## TEKS BACAAN
-*-*-
JAKARTA, KOMPAS.com - Kebijakan kenaikan tarif rumah susun sewa (rusunawa) di DKI Jakarta ditunda untuk dievaluasi.
Pelaksana Tugas (Plt) Kepala Dinas Perumahan Rakyat dan Kawasan Permukiman Rakyat DKI Jakarta Meli Budiastuti membenarkan Peraturan Gubernur Nomor 55 Tahun 2018 tentang kenaikan tarif rumah susun sewa telah dicabut.
"Tadi arahan dari Pak Gubernur, kami evaluasi dulu, kita kaji lagi pergub ini. Jadi untuk sementara pergub ini istilahnya di-hold dulu, dicabut dululah," ujar Meli di Balai Kota DKI Jakarta, Jakarta Pusat, Kamis (16/8/2018).
Baca juga: Pemprov DKI Tarik Pergub Kenaikan Tarif Sewa Rusun
Pergub Nomor 55 Tahun 2018 itu memuat kenaikan tarif 15 rusunawa yang berbentuk blok (kurang dari enam lantai).
Rusun-rusun tersebut adalah Rusun Sukapura, Rusun Penjaringan, Rusun Tambora IV, Rusun Tambora III, Rusun Flamboyan/Bulak Wadon, Rusun Cipinang Muara, Rusun Pulo Jahe, dan Rusun Tipar Cakung. Kemudian juga Rusun Tambora I dan II, Rusun Pondok Bambu, Rusun Jatirawasari, Rusun Karang Anyar, Rusun Marunda, Rusun Kapuk Muara, Rusun Cakung Barat, Rusun Pinus Elok, dan Rusun Pulogebang.
Kenaikan tarif 20 persen tidak hanya berlaku untuk warga umum, tetapi juga warga relokasi. Meli mengatakan, pertimbangan penundaan kenaikan tarif disebabkan banyak penghuni yang secara ekonomi tidak mampu dan perlu dibantu.
-*-*-
## MATERI YANG DISEDIAKAN
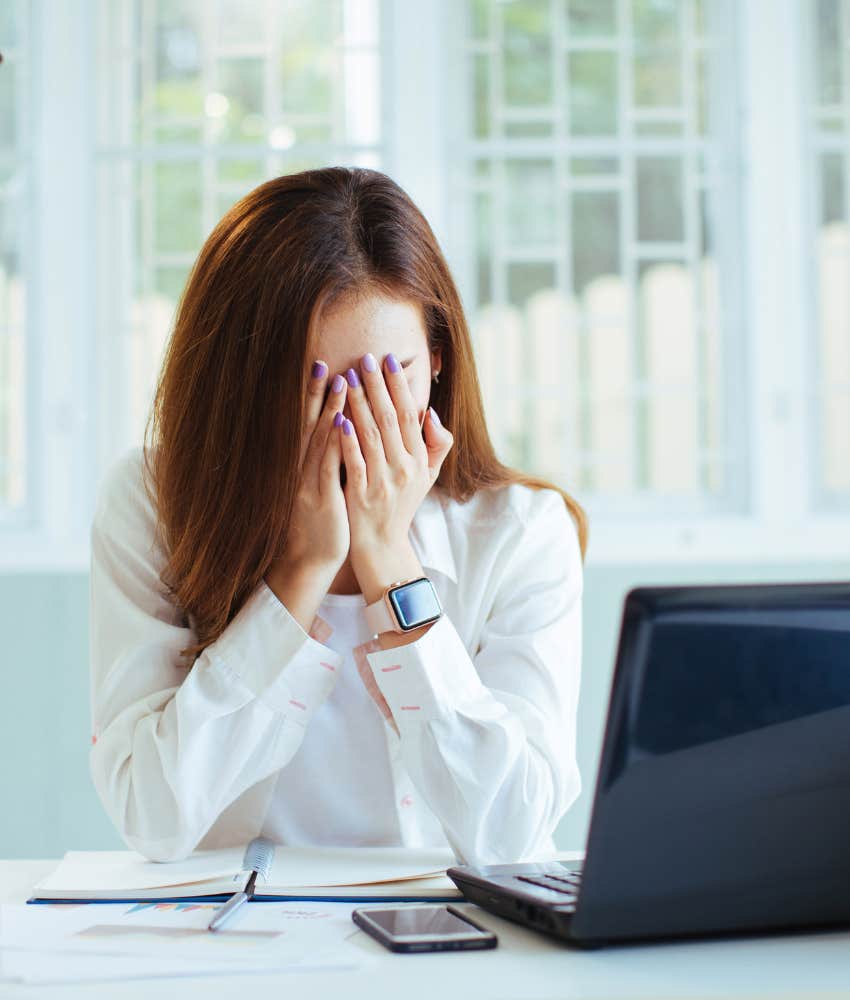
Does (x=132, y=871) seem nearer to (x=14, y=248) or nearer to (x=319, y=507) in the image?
(x=319, y=507)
-*-*-
## LATIHAN SINGKAT 1
Padatkan paragraf dalam berita tentang tarif rusunawa yang diawali "Kenaikan tarif 20 persen" menjadi satu kalimat tanpa menghilangkan fakta utamanya.
## LATIHAN SINGKAT 2
Tuliskan lanjutan berita tentang tarif rusunawa, dimulai setelah kalimat terakhirnya.
Materi ini berasal dari sumber yang berbeda dengan berita tentang tarif rusunawa.

## JAWABAN 1
Kenaikan tarif 20 persen berlaku bagi warga umum maupun warga relokasi, dan menurut Meli penundaannya dipertimbangkan karena banyak penghuni tidak mampu secara ekonomi dan perlu dibantu.

## JAWABAN 2
Baca juga: Sudah Keluarkan Pergub, Gubernur DKI Cek Ulang Kenaikan Tarif Rusun
"Terutama warga relokasi yang mungkin penghasilannya masih di bawah UMP, kebutuhan dia hidup mungkin besar. Jadi selisih pendapatannya emang sangat minim akhirnya mereka pasti merasa keberatan kalau ada kenaikan tarif retribusi ini," kata Meli.
Penghuni keberatan
Salah satu penghuni, Suratmi mengatakan, ia dan penghuni lainnya merasa keberatan karena merasa akan tidak mampu membayar.
Sebab, dengan tarif yang berlaku saat ini saja, masih banyak warga yang menunggak, terutama warga yang berstatus relokasi.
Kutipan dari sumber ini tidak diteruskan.